## Exercise prompt
Every line below that has the string "https" adds one to the count. Give that count by itself.

## Entries provided
────────

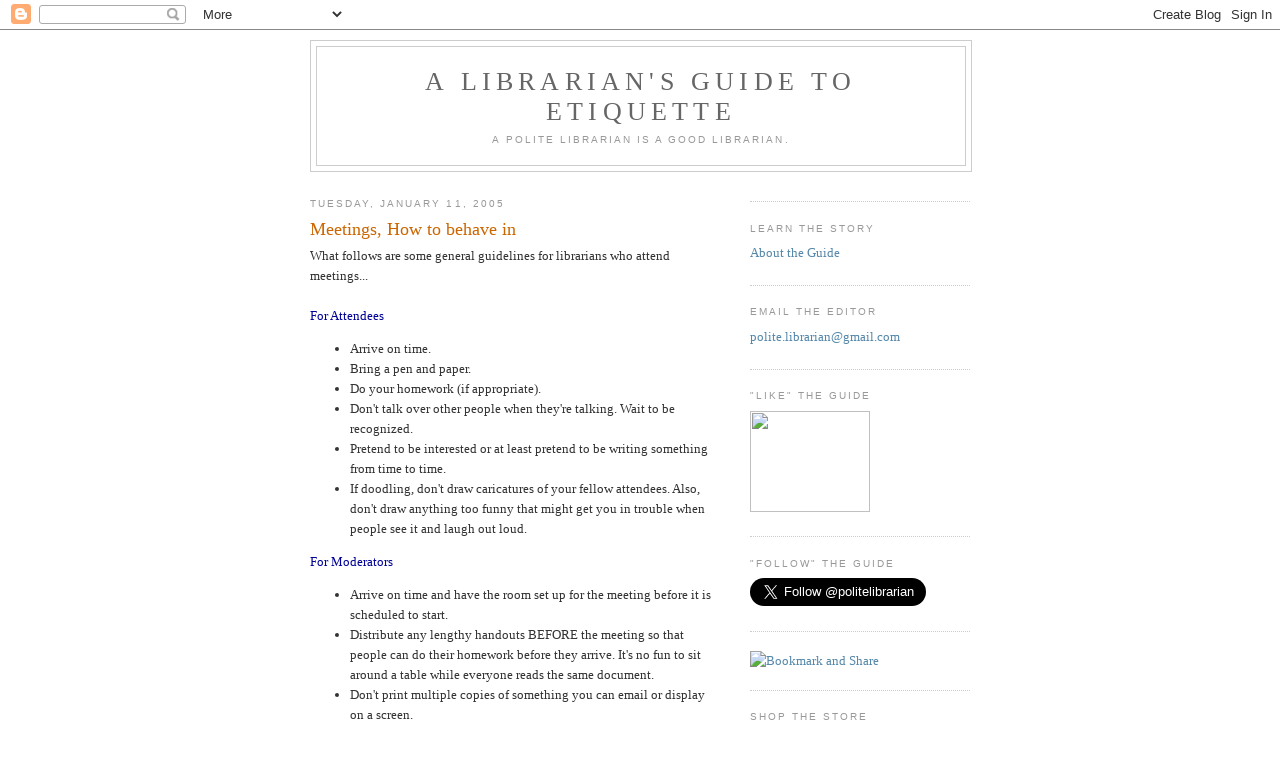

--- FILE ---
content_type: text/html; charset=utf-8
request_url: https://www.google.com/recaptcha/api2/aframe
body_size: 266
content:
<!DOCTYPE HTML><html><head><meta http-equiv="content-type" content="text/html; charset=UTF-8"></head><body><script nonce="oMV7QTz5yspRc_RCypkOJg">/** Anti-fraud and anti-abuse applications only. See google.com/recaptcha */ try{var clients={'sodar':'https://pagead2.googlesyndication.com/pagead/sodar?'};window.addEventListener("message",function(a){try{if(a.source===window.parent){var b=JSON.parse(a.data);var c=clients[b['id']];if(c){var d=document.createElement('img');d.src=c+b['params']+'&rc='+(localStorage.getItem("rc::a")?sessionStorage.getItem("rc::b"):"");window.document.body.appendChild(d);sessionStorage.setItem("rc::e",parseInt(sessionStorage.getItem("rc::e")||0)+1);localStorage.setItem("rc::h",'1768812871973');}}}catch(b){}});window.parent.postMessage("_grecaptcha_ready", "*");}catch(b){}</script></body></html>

────────

## Result of this exercise
2